"Die Presse" - Kommentar: "Die Basis von Luftgeschäften" von Andreas Unterberger

Ausgabe vom 28.5.2002

WIEN (OTS). Die Entscheidung ist in der Endphase. Wie oft haben wir diese Phrase rund um den Ankauf neuer Abfangjäger schon gehört? Wie oft hat es schon die allerallerletzte Bewertung gegeben?
Nun, denken wir einmal positiv und akzeptieren: Die diversen Regierungen haben die Entscheidungen nicht aus Angst vor Unpopularität, aus Geldmangel oder gar aus Unfähigkeit hinausgezögert, sondern um den Preis der Flugzeuge zu drücken.

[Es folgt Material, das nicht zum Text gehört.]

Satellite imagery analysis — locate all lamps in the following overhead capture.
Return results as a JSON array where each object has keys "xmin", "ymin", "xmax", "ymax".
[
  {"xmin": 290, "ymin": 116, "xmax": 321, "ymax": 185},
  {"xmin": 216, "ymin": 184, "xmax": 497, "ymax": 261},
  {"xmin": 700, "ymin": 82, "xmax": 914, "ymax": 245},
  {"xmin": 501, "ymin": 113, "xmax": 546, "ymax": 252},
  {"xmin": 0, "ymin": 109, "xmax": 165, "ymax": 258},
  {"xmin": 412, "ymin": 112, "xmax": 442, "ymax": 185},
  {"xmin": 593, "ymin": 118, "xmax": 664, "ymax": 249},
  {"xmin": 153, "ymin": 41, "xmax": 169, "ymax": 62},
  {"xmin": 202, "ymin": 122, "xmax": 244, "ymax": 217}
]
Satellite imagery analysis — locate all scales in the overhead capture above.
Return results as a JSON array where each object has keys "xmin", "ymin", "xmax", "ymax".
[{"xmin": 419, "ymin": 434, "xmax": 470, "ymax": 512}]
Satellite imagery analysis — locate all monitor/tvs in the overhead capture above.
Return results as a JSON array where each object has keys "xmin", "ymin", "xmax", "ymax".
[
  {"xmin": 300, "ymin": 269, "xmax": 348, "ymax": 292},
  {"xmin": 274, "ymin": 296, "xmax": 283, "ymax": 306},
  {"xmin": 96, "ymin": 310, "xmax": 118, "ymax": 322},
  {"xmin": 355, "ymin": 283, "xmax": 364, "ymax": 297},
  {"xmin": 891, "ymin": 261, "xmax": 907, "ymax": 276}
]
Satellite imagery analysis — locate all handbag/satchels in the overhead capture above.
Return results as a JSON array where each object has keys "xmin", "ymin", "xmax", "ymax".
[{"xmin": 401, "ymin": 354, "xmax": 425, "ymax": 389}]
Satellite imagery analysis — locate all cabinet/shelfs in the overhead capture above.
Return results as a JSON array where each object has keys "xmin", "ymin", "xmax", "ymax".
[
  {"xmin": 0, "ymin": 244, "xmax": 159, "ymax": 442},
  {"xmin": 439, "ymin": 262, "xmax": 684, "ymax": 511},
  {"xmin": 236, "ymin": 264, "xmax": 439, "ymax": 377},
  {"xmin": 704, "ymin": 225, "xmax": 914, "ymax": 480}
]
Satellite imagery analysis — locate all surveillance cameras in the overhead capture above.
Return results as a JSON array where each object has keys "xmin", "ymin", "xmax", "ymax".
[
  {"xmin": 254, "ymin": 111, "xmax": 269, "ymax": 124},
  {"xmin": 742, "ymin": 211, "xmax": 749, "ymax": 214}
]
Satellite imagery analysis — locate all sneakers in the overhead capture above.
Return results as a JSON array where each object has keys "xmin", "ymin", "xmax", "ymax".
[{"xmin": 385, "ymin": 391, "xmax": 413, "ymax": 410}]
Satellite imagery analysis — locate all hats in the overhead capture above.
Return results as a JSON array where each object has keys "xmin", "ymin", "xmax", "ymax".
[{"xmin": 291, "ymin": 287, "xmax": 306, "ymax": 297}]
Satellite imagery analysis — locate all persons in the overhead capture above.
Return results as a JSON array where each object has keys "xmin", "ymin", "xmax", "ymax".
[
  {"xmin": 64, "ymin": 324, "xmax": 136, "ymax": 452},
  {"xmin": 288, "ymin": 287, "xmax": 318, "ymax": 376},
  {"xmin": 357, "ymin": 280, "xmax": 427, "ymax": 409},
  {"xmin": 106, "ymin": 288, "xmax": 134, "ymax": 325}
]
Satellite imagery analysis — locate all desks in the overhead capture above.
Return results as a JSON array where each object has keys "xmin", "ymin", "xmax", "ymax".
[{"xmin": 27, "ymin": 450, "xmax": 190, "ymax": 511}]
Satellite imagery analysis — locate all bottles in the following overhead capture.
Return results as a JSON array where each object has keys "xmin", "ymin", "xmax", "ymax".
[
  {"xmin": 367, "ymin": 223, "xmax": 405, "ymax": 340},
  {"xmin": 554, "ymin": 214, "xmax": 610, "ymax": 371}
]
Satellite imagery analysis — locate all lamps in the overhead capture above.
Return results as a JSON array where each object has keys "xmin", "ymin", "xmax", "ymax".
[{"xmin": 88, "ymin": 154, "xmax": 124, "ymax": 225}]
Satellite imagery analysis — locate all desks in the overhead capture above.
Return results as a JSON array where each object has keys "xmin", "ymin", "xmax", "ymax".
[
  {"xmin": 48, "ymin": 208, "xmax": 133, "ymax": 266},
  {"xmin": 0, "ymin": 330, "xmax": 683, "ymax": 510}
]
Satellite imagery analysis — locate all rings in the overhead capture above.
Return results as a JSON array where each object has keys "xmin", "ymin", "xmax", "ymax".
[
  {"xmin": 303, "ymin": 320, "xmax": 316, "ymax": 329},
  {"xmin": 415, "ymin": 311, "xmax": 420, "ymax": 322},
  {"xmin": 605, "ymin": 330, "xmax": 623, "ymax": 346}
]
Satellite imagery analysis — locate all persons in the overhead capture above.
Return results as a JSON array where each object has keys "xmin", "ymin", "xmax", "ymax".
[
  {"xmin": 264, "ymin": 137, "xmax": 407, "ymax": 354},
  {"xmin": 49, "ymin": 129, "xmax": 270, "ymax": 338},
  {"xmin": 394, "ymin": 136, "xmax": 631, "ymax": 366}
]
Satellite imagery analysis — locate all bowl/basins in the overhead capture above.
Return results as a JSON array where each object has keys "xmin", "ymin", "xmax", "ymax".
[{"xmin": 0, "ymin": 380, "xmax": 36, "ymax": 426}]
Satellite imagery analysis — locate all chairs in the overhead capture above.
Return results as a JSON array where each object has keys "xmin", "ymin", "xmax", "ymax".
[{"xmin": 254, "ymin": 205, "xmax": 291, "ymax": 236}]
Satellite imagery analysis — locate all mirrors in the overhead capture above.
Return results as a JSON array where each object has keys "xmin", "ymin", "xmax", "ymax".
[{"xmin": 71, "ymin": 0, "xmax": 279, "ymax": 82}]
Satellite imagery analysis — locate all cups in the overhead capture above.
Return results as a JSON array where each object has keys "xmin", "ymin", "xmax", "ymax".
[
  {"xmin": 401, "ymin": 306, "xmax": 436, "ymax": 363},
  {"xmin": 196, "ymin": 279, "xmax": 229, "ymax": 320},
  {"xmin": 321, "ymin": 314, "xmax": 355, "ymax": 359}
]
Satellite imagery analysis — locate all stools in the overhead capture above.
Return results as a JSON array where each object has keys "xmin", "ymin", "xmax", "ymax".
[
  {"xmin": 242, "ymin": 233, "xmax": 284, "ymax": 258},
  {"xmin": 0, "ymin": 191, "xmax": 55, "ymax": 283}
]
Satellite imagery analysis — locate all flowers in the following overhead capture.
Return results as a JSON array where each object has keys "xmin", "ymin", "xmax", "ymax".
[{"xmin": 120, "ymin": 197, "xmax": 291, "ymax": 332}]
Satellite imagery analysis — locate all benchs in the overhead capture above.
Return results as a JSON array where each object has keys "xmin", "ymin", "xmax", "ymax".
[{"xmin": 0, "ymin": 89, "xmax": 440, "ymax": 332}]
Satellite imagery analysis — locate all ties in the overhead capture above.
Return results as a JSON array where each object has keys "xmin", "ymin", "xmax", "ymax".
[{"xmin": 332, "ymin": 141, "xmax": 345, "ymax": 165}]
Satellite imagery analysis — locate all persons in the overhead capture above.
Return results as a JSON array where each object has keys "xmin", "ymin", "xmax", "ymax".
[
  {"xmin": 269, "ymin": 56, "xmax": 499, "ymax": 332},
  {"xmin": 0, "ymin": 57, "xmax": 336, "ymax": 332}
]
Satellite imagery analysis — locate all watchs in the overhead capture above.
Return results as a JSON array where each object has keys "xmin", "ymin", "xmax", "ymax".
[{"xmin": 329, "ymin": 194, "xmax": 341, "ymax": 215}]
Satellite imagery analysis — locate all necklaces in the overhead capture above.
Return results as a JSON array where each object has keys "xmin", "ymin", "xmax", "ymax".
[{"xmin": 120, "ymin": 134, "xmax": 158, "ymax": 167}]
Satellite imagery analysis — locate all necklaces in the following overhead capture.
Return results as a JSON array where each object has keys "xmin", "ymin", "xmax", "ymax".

Die Fülle an lobbyistischen Informationen, Desinformationen und Drohungen, die derzeit durch Wien schwirren, deutet aber darauf hin, dass es nun wirklich Ernst ist. In diesem Trubel tut es gut, die Basic facts festzuhalten.
Erstens: Wir brauchen die Jäger. Österreichs Sicherheit kann nicht zwei Meter über dem Boden aufhören. Jeder, der erklärt, die Welt sei ohnedies sicher geworden, ist peinlich ahnungslos.
Zweitens: Die Ankauf-Entscheidung sollte zukunftssicher sein, nicht nur ein Provisorium für wenige Jahre.
Drittens: Genauso wichtig ist der Preis. Die Republik hat nichts zu verschenken.
Viertens: Viel, viel weniger wichtig sind die sogenannten Gegengeschäfte. Denn diese waren bisher fast immer reine Augenauswischerei. Sie passen nicht in die Welt der freien Wirtschaft. Wenn bestimmte österreichische Waren ohne Gegengeschäft nicht gekauft werden, sind sie zu schlecht oder zu teuer. Wenn sie nur wegen des Gegengeschäfts bestellt werden, dann sind es die Käufer der Flugzeuge selbst, die durch einen überhöhten Kaufpreis den vermeintlichen Vorteil finanzieren.
Fünftens, besonders wichtig ist, was nicht relevant sein darf: Die vielen hochrangigen Politikerreisen etwa für Freiheitliche Richtung USA, die Interventionen bayrischer Politiker bei österreichischen Parteifreunden, prominente Besuche aus Schweden, enge Beziehungen von Ministern zu Frank Stronach oder die VP-Sympathien für Amerika oder Bayern.
Sechstens: Entscheidend wird am Ende die totale Transparenz jeder Entscheidung sein. Es muss mit allen Mitteln gesichert sein, dass das übliche schmierige Gleitmittel für Waffengeschäfte diesmal nicht mit im Spiel ist. Auch wenn teure Wahlkämpfe vor der Tür stehen.